THE TASKS:
[1] Repeat the stretch of the passage on MP3 hardware from "Depending on how" through "speakers or headphones.", word for word.
[2] In the passage on MP3 hardware, which drives are named as the best available for extracting source files cleanly?
[3] Carry the passage on MP3 hardware further, picking up after its final sentence.

TEXT PASSAGE:
^^^^

Depending on how you use MP3, you may need little or no additional hardware:

  • Listening to MP3 files requires nothing more than a sound card and speakers or headphones.

  • Creating MP3 files from audio CDs requires a CD-ROM drive that supports Digital Audio Extraction. Most CD-ROM drives made after 1998 are DAE-capable, although more recent and better-quality CD-ROM drives provide both faster and cleaner extraction. That last may seem an odd statement. After all, isn't a digital copy always an exact duplicate of the original? Not necessarily. CD-Audio discs lack the second level ECC code that CD-ROM discs include. That means that the copy may differ from the source. A few flipped bits usually cause no audible differences in the copy, but we prefer to extract source files as cleanly as possible. For that, we have found Plextor SCSI CD-ROM drives to be the best available.

  • Creating CDs from MP3 files requires a CD-R(W) drive, with which you can create two distinct types of CD. First, you can decompress the MP3 files and write them in CD-Audio format to the CD. This results in a normal CD-Audio disc albeit with degraded sound quality relative to the original CD-Audio source which is playable in any CD-ROM drive or CD player that supports multisession, which is to say all recent CD-ROM drives and most recent players. Second, you can write the MP3 files directly to CD, which allows creating a CD with four to ten hours of music on it. You can play these MP3 files on any computer, just as you would if they were stored on the hard disk. Although MP3 CDs are not playable in standard CD players, some new home and car CD players can play them.

^^^^

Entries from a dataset
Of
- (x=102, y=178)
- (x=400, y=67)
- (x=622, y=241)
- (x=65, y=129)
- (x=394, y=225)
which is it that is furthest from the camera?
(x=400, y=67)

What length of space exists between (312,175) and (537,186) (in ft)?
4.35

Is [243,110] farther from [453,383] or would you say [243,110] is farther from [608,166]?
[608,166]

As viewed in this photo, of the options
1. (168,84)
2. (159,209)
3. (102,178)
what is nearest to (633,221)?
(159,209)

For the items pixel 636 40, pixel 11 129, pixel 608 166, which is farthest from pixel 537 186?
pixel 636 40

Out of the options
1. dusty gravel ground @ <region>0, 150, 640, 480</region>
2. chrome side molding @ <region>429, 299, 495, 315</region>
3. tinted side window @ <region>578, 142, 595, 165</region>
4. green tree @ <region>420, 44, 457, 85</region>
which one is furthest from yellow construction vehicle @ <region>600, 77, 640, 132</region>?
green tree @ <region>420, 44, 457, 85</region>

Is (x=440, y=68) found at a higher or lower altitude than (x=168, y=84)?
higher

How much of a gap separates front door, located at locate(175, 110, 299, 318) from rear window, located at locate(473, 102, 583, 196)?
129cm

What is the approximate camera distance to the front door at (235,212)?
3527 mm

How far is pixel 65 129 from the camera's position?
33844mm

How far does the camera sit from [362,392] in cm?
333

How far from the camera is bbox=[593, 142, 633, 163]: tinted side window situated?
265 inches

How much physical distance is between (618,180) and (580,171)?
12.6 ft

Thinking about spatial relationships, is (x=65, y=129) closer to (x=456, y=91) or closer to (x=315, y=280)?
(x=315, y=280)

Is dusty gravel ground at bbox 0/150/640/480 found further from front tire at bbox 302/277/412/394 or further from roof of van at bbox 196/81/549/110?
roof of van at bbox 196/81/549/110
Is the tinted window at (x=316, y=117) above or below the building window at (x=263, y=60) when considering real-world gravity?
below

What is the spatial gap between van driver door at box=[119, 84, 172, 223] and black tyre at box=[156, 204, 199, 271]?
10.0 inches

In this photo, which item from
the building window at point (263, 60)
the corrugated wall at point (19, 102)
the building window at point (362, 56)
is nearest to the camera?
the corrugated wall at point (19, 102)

^^^^

PER-TASK ANSWERS:
[1]
Depending on how you use MP3, you may need little or no additional hardware:

  • Listening to MP3 files requires nothing more than a sound card and speakers or headphones.

[2] Plextor SCSI CD-ROM drives.

[3]
17.9.3 MP3 Pro

Announced in mid-2001, MP3 Pro is the second generation of MP3. MP3 Pro products have just begun to ship as of late 2001. The promise of MP3 Pro is to provide equivalent sound quality to MP3 with files half the size. For example, a MP3 Pro file that is the same size as a 64 Kb/s MP3 file has sound quality equivalent to a 128 Kb/s MP3 file. Although we have not done any formal analysis, based on our listening tests that claim appears to be true.

MP3 Pro works its magic by splitting the source into two audio streams. The first stream contains low-frequency information, and is compressed using standard MP3 encoding. The second stream contains high-frequency information, and is compressed using the new MP3 Pro algorithm.

When an MP3 Pro file is played with an MP3 Pro compliant decoder, the decoder reassembles these two streams, resulting in full-bandwidth playback and audio quality much higher than standard MP3 provides with the same file size. An MP3 Pro decoder can also play standard MP3 files, although of course without the enhanced audio quality of MP3 Pro. Although a standard MP3 decoder can play MP3 Pro files, it ignores the high-frequency audio stream that uses MP3 Pro encoding, and so plays only the low-frequency stream, which results in degraded audio quality.

As of June 2002, MP3 Pro encoders and players are just starting to become available. This delay is probably attributable to the higher licensing fees charged for MP3 Pro, but nevertheless we expect MP3 Pro to largely replace standard MP3 by the end of 2002. As of now, if you want to encode MP3 Pro, your choices are still relatively limited. The best MP3 Pro encoder we know of is the $19 MP3 Pro plug-in available for Nero Burning ROM, our favorite CD/DVD burning software. If you'd like to try MP3 Pro before you buy it, download the demo version of the Nero encoder from http://www.nero.com/en/download.htm. This version is fully functional, but limited to encoding 30 tracks. If you're not using Nero to burn CDs, download the trial version of Nero Burning ROM while you're at it.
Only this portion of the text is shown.